To serve the unbanked, Sanders wants to return to postal banking, allowing the post office to offer savings accounts, online banking services, and small loans. This would shore up postal service budgets while saving thousands of dollars a year for the one-in-four households with little or no access to financial services.
One more way that Sanders separates himself from Clinton: he calls out a deeper shadow-banking issue in the country, that of the Federal Reserve. He laid out most of the ideas in Tuesday’s speech in a prior op-ed in the New York Times, which even Larry Summers praised as correctly targeting how “financial policy is overly influenced by financial interests to its detriment.” There’s a long-dormant but recently reviving movement on the left willing to talk about structural reform at the Fed, and whether it makes sense for it to be a hybrid public and private institution. Sanders aligns with that—once again putting him on the side of overhaul over tinkering.

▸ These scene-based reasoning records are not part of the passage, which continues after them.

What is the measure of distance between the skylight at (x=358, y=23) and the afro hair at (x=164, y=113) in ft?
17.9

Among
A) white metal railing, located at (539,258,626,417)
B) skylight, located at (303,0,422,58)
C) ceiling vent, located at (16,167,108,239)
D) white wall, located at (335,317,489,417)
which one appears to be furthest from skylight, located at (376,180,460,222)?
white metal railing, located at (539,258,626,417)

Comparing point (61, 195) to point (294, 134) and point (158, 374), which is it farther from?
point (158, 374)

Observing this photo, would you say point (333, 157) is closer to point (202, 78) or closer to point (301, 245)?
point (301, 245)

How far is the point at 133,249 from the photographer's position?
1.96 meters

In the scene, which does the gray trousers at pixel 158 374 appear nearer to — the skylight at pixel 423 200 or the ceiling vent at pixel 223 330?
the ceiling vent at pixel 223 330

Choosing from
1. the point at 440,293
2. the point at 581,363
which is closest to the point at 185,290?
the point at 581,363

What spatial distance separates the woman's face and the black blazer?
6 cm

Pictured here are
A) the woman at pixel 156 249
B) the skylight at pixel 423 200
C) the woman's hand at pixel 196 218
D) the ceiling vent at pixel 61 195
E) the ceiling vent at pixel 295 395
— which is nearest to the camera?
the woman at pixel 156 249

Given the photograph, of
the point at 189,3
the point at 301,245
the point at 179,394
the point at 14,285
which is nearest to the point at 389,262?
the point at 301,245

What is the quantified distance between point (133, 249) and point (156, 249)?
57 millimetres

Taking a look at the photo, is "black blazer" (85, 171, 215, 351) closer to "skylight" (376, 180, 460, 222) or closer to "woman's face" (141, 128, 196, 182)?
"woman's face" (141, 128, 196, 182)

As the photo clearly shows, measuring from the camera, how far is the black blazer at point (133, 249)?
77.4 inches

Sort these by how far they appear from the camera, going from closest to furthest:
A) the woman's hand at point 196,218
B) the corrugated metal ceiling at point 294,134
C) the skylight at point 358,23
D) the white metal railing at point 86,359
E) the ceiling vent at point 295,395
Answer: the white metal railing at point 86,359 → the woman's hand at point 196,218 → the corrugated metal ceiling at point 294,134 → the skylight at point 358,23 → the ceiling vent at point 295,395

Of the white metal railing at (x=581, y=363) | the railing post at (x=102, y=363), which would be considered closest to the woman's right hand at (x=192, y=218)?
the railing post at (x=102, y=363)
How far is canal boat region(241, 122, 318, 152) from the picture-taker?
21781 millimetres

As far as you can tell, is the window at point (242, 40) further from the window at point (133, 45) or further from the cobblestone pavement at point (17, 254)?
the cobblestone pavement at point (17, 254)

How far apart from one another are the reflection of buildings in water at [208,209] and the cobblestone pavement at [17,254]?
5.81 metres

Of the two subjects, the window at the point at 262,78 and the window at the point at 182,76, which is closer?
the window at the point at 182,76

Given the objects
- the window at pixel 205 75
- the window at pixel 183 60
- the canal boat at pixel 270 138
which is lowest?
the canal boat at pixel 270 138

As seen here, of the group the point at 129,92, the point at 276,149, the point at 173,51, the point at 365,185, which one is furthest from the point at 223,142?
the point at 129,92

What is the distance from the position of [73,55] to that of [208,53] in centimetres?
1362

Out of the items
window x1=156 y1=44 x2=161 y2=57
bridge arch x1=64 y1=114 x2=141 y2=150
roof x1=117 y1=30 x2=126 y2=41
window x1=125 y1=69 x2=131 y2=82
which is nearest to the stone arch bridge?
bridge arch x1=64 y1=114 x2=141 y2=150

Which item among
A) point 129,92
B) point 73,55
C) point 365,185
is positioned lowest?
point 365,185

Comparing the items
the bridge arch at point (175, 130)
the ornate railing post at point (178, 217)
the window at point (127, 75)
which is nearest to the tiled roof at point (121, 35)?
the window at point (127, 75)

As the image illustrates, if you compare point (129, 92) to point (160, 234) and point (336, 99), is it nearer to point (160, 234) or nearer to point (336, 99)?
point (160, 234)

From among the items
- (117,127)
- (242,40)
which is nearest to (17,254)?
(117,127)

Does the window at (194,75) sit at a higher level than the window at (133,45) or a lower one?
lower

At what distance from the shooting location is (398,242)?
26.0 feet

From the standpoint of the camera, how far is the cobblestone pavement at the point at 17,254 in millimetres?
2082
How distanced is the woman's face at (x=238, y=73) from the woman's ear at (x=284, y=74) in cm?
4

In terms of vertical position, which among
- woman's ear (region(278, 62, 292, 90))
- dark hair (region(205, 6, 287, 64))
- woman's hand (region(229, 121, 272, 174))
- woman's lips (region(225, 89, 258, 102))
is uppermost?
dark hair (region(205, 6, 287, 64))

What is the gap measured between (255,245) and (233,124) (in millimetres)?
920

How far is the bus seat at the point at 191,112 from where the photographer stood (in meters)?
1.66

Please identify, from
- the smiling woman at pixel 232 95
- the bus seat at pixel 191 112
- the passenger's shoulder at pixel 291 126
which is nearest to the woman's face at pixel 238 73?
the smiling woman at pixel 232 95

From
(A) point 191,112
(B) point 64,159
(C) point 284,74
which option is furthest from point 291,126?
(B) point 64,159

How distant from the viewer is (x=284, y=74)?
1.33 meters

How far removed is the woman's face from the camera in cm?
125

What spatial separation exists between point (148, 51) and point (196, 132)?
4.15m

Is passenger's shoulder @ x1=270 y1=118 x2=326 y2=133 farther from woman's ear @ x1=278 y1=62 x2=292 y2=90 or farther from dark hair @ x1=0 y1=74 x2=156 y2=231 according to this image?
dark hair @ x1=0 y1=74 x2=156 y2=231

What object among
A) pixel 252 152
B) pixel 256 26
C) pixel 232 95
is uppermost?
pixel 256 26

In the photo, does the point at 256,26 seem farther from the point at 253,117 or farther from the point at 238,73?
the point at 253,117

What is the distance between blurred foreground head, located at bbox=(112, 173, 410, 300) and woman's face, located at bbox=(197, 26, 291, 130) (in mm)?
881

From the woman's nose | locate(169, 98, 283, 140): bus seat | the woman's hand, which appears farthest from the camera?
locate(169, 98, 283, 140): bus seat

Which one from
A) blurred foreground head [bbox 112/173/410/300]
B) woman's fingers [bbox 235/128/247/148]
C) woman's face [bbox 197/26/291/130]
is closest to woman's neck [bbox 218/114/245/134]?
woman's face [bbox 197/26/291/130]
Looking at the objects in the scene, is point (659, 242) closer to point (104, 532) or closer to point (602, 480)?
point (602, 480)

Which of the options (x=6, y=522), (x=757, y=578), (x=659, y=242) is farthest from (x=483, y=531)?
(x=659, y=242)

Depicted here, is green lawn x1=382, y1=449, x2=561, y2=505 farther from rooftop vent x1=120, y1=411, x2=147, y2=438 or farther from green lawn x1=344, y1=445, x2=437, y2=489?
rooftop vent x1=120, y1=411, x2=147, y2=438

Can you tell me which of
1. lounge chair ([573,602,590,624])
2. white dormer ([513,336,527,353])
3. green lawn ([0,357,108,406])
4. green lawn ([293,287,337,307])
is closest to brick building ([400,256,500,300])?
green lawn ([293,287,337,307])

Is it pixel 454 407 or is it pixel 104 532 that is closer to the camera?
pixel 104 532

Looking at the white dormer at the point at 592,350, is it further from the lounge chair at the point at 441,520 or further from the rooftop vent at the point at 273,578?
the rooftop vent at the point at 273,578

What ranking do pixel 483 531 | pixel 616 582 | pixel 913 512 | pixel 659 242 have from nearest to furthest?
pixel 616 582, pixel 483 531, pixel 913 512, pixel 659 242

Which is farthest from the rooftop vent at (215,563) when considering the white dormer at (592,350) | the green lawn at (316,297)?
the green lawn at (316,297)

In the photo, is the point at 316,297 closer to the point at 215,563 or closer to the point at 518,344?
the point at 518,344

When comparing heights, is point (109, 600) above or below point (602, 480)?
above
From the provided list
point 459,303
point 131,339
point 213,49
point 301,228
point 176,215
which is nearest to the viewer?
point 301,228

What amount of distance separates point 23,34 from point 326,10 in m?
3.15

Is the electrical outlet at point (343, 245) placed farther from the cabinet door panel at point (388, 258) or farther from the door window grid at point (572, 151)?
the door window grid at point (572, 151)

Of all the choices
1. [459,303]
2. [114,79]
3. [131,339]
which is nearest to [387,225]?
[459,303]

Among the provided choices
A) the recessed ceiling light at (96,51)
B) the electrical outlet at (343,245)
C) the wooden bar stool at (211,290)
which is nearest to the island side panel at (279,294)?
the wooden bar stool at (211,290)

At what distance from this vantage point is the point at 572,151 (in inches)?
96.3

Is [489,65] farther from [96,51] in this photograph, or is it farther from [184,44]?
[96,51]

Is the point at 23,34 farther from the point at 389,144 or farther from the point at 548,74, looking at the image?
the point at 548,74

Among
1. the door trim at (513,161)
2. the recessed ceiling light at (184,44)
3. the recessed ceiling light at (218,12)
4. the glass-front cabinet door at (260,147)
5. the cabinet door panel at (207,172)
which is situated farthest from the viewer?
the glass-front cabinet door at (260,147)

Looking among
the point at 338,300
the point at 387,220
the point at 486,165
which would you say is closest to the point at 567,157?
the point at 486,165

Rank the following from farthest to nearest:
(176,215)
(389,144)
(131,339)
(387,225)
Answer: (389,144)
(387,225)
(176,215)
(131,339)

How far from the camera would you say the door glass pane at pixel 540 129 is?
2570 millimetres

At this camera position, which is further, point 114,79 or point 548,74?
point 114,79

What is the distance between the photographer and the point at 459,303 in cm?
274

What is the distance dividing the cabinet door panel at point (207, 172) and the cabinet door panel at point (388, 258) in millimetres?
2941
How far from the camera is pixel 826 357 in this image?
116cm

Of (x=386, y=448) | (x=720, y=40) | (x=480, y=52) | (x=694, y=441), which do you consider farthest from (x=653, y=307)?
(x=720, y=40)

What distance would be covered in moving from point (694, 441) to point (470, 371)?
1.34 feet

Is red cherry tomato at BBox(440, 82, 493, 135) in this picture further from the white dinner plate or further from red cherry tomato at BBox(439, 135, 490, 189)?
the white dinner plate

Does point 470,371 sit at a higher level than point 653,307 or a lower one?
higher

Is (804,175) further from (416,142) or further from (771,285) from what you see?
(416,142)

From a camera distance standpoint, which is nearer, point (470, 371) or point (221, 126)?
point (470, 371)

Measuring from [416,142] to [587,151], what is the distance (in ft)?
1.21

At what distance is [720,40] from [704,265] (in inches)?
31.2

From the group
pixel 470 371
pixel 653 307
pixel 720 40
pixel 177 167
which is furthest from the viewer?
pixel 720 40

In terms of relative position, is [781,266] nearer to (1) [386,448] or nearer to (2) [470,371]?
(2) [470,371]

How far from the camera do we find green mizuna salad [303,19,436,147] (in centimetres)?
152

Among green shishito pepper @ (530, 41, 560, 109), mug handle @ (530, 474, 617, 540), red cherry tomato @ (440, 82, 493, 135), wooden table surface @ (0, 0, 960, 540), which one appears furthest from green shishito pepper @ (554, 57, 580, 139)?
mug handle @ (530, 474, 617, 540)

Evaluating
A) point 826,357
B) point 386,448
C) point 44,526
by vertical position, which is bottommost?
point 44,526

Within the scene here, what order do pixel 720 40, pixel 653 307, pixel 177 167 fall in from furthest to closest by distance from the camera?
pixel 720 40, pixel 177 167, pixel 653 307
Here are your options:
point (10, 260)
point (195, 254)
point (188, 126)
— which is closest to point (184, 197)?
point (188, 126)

I do wish that both Sanders and Clinton paid more attention to how the financial industry, far from being stuck in amber in 2008, has adapted since—making some of their proposals incomplete if not obsolete. Neither, for instance, has spent a minute on “fintech,” or financial technology, the attempt by Silicon Valley to disrupt the industry with redesigned payment systems, peer-to-peer lending, and digital banking. Sanders, for his part, thinks banks should lend more to small businesses, but such lending is down nearly 40 percent since 2006, with tech firms like Lending Club and Prosper picking up the slack. Banking incumbents are learning from and incorporating fintech ideas, but large sections of the space remain outside the regulatory perimeter and too deeply in the dark.
Similarly, Sanders and Clinton never talk about exchange-traded funds, which are growing at a record pace while almost breaking entirely last August—a situation that could have led to cascading risk.
Much of this parsing of presidential candidates’ proposals is academic in nature; you need a willing Congress, and I don’t know where you’ll find one (although it should be noted, as Sanders did, that Dodd-Frank’s Title I gives regulators the authority to break up banks already). In this sense, arguing about Glass-Steagall is irrelevant (for the record, I feel that restoring it doesn’t go far enough to prevent hazards from a “tightly coupled” system that leaves no tolerance for error), and replaying old tunes about the financial crisis amounts to little more than a distraction.
But one thing a president does control is the staff at the regulatory agencies, and their posture. Therefore, where you end up on the technocracy-versus-overhaul spectrum informs how your underlings would react to a near-term crisis or revelations of misconduct. I simply believe that Sanders, who shows through his rhetoric that he clearly wants to redesign a system that has grown too complex and interconnected, would have a better team around him in those moments.